Operational feasibility is supported by the availability of large, annotated imaging repositories (e.g., TCGA, institutional archives) and open-source AI toolkits (MONAI, PyTorch, scikit-learn), ensuring that PaNET-MultiDx can be developed, validated, and iteratively refined within real-world clinical workflows. Preliminary evidence from CNN-based and ensemble-learning studies—demonstrating accuracies exceeding 90% in imaging classification and genomic biomarker prioritization—underscores the strong foundation upon which this multimodal approach is built. Furthermore, the non-invasive nature of liquid biopsy and serologic testing positions PaNET-MultiDx as a highly accessible screening adjunct, with potential to detect early-stage lesions prior to overt clinical manifestation.
Ultimately, by transcending the siloed constraints of single-modality diagnostics, PaNET-MultiDx represents a paradigm shift toward precision oncology in pancreatic neuroendocrine tumors.

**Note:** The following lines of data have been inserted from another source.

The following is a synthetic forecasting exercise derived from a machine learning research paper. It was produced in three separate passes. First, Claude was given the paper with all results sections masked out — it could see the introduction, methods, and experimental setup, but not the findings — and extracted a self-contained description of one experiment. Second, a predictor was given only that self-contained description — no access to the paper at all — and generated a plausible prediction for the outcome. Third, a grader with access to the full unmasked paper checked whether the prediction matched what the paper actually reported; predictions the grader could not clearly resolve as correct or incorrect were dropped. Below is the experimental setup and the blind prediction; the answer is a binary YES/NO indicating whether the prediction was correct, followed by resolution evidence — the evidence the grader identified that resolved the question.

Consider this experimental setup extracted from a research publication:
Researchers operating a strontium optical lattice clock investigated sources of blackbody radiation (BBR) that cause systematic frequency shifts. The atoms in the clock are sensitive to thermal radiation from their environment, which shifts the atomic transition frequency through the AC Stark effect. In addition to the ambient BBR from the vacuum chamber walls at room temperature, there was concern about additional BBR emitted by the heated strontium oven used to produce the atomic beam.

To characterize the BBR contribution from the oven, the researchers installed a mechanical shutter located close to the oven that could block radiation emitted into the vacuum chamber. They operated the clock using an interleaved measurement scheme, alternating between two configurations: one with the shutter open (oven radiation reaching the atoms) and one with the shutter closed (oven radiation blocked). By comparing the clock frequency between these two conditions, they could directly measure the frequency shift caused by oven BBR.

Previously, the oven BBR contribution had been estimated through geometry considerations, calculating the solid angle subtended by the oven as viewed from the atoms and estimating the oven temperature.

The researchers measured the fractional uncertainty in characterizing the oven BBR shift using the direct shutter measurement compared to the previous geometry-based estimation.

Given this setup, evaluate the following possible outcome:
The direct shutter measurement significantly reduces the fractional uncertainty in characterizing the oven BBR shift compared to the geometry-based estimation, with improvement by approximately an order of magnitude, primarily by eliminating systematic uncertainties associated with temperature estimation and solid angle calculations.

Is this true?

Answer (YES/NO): YES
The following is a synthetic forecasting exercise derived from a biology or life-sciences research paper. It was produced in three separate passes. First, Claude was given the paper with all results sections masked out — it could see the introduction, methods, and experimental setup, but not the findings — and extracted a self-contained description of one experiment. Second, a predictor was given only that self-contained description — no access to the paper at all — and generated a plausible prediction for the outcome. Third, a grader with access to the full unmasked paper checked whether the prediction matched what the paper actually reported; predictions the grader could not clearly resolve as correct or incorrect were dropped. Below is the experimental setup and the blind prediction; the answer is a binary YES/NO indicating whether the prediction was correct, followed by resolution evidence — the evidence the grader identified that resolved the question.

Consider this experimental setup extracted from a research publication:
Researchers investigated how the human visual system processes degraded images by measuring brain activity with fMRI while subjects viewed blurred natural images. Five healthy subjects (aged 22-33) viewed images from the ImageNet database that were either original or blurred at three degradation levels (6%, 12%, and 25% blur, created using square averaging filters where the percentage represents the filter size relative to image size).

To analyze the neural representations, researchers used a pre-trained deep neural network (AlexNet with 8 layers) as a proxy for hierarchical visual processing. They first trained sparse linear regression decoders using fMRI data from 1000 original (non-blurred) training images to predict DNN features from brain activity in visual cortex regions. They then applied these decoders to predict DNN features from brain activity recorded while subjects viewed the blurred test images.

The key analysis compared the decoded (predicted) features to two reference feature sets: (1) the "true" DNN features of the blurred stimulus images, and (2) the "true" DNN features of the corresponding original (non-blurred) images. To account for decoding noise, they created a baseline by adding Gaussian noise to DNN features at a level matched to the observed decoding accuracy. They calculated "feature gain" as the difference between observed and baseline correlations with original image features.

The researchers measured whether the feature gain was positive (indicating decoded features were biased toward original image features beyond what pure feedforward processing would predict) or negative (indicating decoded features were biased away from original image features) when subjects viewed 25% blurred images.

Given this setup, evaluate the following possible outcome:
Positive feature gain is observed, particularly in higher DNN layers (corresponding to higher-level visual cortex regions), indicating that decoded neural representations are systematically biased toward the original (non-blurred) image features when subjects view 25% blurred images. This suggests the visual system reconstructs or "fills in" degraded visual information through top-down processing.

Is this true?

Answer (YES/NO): YES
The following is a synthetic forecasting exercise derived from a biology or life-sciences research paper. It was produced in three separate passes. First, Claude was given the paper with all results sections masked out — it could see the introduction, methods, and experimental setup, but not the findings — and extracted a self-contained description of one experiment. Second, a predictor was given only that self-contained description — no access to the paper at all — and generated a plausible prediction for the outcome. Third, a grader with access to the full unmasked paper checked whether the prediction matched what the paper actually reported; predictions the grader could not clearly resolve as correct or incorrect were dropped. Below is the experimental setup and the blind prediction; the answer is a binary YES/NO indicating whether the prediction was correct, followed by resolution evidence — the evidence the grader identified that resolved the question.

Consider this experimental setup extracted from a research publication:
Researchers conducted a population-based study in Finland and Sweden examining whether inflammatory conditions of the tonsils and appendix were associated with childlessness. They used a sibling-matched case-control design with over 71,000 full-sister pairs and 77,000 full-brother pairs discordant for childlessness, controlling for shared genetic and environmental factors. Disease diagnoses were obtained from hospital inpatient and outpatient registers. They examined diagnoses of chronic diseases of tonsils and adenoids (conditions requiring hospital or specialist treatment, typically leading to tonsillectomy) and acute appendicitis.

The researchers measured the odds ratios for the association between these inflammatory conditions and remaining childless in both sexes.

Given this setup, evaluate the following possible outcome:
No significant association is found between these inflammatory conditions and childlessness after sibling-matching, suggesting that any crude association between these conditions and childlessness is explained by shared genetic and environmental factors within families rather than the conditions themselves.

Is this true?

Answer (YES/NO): NO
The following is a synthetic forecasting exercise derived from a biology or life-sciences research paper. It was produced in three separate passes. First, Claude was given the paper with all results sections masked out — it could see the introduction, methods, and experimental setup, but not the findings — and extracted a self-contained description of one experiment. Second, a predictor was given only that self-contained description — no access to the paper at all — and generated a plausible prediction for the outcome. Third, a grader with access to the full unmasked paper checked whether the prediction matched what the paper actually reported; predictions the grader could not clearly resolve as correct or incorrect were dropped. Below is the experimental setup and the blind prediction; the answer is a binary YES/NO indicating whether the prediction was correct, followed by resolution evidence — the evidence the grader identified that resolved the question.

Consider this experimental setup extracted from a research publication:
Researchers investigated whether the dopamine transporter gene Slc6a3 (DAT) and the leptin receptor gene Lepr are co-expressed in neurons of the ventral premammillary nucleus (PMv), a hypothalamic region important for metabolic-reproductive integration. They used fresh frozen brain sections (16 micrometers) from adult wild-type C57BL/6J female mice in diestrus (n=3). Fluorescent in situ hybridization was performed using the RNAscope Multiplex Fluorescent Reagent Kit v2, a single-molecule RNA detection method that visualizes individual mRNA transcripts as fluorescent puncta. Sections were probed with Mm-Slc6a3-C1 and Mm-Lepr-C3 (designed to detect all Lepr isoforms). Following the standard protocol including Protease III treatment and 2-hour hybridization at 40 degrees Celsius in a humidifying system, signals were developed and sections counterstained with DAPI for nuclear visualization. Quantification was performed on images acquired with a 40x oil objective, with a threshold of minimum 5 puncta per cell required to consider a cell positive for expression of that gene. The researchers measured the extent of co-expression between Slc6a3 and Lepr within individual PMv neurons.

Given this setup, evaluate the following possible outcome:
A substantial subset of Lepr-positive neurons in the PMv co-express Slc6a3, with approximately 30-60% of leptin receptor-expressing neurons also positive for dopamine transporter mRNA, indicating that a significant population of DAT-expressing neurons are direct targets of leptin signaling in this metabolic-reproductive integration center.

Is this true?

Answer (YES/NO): YES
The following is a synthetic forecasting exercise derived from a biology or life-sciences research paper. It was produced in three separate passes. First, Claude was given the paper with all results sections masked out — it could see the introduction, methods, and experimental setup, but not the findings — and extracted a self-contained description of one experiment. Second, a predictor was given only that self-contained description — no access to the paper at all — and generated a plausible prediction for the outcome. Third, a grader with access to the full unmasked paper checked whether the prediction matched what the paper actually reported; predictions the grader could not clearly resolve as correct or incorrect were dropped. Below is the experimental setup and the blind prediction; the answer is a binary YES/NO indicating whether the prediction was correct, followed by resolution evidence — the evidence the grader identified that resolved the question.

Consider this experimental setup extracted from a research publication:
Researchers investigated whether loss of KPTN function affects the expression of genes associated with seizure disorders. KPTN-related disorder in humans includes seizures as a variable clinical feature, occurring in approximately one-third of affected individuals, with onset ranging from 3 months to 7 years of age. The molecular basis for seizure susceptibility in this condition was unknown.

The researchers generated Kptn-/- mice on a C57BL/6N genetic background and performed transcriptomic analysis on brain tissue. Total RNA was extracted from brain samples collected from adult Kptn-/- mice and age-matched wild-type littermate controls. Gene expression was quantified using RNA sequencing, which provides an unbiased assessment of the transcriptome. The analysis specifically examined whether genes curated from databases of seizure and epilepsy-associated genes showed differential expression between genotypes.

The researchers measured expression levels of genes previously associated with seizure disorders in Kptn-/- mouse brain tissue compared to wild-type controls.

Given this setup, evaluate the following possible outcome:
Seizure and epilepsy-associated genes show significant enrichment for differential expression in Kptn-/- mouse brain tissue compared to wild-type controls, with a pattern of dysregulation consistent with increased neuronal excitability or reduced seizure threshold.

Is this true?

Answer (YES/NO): YES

Its capacity to integrate radiographic phenotypes, molecular genotypes, and biochemical signatures offers a comprehensive lens for early detection, risk stratification, and treatment planning. Future prospective studies and multicenter collaborations will be pivotal in validating clinical performance, assessing cost-effectiveness, and establishing standardized guidelines for implementation, with the overarching goal of improving patient outcomes through timely and tailored interventions.